Cerqueira et al. [5] proposed a new strategy called MUDE (MUltivariate DEcoy database analysis) to extend the target-decoy method. Using Sequest for their experiments, the authors prove that a much higher sensitivity can be achieved. The enhancements are two-fold. First, the authors consider many more quality parameters than usual (traditionally uni or bivariate analysis), namely, Xcorr, Δ*C*
_{
n
}, ΔM, SpRank, PercIons, and RT (retention time) p-value. Second, in the MUDE approach, the problem of finding threshold values leading to the desired FDR is treated as an optimization problem in contrast with simplistic procedures usually employed to explore possible values. As a consequence, a much higher discriminatory power is achieved when compared to the traditional target-decoy search strategy and to PeptideProphet, resulting also in a significant higher sensitivity for the same FDRs. Note, however, that the MUDE approach provides linear decision boundaries to separate false from true positives. Furthermore, according to the authors, the heuristic used to solve the proposed optimization problem has to be executed several times in order to visit many local optima, and the final result is a merge of several outputs obtained. To achieve the results shown in [5], the authors performed 45 runs of the proposed procedure. Each run takes on average 10 s, meaning a total running time of 7.5 minutes, approximately. Considering that a manual curation may take days or weeks, this is quite a good performance. On the other hand, it clearly demonstrates room for enhancements.

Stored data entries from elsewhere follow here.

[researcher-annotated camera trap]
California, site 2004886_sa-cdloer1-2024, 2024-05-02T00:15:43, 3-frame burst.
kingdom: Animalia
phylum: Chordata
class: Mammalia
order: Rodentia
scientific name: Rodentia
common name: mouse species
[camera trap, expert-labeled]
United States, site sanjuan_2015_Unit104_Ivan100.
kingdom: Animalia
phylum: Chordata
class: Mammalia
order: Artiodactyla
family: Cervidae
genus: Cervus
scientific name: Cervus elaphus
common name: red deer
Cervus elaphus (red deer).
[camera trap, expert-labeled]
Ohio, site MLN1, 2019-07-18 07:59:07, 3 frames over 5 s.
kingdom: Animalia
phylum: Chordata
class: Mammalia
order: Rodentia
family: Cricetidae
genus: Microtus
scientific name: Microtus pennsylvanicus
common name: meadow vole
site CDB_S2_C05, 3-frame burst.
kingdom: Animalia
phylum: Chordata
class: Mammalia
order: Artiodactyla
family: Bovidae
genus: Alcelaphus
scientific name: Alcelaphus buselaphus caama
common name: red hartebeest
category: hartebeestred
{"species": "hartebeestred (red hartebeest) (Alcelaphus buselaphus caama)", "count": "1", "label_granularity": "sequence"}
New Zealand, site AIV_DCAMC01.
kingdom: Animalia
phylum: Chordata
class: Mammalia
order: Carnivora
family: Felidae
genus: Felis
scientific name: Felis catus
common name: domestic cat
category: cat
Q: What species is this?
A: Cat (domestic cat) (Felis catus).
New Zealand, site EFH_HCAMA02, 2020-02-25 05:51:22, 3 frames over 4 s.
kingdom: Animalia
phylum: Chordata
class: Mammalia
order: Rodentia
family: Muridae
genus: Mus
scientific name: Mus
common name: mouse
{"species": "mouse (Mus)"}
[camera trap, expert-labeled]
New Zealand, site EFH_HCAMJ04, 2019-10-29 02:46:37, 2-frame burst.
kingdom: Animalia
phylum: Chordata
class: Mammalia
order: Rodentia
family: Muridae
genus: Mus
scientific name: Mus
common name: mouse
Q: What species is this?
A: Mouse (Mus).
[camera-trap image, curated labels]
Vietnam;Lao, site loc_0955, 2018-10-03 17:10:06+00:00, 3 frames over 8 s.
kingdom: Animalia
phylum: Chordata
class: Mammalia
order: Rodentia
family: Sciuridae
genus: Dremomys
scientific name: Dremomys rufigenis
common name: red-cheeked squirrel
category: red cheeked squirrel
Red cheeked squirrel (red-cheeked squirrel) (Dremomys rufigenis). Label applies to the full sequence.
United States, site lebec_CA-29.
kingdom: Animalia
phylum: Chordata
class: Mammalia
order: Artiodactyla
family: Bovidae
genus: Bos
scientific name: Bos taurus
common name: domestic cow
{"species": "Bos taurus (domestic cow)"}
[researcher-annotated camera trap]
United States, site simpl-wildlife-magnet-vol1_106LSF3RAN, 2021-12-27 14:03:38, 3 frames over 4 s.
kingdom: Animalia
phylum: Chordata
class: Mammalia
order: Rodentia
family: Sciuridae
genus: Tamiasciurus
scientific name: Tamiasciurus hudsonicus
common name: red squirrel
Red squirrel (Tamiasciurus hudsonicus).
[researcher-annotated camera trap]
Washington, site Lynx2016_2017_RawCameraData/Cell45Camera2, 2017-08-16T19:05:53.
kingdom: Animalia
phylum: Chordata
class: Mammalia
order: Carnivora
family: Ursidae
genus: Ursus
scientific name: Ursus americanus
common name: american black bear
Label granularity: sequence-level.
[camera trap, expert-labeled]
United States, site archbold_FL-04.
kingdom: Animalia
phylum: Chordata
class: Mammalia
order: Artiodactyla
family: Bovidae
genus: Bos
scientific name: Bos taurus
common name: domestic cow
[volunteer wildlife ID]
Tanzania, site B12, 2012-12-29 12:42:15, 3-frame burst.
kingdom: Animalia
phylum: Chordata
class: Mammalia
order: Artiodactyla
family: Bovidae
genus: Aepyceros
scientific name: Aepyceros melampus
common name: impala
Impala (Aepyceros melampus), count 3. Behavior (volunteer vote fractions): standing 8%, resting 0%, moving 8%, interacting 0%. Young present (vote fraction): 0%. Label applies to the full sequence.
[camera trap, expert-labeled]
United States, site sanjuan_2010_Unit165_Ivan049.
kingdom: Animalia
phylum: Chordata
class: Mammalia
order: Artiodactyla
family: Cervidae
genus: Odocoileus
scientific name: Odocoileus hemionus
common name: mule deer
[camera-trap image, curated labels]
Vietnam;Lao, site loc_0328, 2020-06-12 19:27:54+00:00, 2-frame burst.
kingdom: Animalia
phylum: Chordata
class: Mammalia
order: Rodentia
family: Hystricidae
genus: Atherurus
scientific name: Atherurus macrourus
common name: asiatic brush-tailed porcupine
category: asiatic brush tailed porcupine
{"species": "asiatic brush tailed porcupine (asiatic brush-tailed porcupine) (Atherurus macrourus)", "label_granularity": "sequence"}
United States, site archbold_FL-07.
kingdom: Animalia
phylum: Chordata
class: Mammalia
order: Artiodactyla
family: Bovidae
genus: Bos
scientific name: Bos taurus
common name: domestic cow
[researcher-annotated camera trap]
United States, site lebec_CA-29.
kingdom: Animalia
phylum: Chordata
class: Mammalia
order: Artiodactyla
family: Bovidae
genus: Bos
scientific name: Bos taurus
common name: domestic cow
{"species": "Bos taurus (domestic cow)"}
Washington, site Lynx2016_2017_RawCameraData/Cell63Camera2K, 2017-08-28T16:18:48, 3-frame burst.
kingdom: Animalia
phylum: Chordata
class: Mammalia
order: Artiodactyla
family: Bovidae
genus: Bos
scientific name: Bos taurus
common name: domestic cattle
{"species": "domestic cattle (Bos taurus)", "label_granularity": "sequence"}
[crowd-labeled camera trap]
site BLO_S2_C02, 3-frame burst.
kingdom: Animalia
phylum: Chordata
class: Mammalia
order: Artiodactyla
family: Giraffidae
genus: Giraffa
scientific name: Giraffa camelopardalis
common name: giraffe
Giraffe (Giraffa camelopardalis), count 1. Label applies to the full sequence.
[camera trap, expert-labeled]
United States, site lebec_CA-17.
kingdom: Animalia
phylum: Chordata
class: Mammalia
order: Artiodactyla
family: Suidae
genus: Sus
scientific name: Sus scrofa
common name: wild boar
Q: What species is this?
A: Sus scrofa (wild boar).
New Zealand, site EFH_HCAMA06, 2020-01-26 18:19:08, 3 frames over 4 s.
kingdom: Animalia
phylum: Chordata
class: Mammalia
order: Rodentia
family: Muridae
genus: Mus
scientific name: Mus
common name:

We present here MUMAL, a computational tool to perform multivariate analysis for the target-decoy search strategy using powerful machine learning techniques. This is an improvement to the MUDE method, where the optimization procedure is replaced by the application of neural networks (NNs) to find better decision boundaries, even in non-linearly separable data, and the resulting ROC (receiver operating characteristic) curve is analyzed to further improve sensitivity. Experiments were performed on the same data generated by Sequest that was used to evaluate the MUDE approach. In this data, there are six datasets derived mostly from phosphoproteins, and five datasets from non-phosphorylated proteins. Given a certain dataset, we start training a neural network to separate decoy from non-decoy PSMs. The features used for training are the six scores proposed in the MUDE procedure. In a second stage, the resulting ROC curve of the NN model is analyzed to determine the best probability threshold leading to the highest sensitivity for the chosen FDR. The user has the chance to run the same procedure many times, using different parameter settings, and merge the best answers (highest sensitivities) of each run in a unique output, similarly to the MUDE pipeline. The difference is that with considerably fewer iterations, we could achieve significantly better sensitivities when comparing with MUDE. In our experiments, we have chosen FDRs varying from 0 to 0.05, so that we could compare the number of PSMs our method and the MUDE approach could retrieve for the same error rates. The results were quite encouraging. For non-phosphodata, the sensitivities were ca. 26% higher, while phosphodata presented an average improvement of 24%. Furthermore, the running time of our procedures was strikingly shorter. A NN model takes approximately the same time to be built when compared to a MUDE run. Notice, however, that only few NN runs are necessary to achieve much better sensitivities. In our experiments, we performed six NN rounds for each data in contrast with the 45 runs of the MUDE approach. In summary, the proposed strategy is able to enhance sensitivity with a running time 7.5 times faster than MUDE.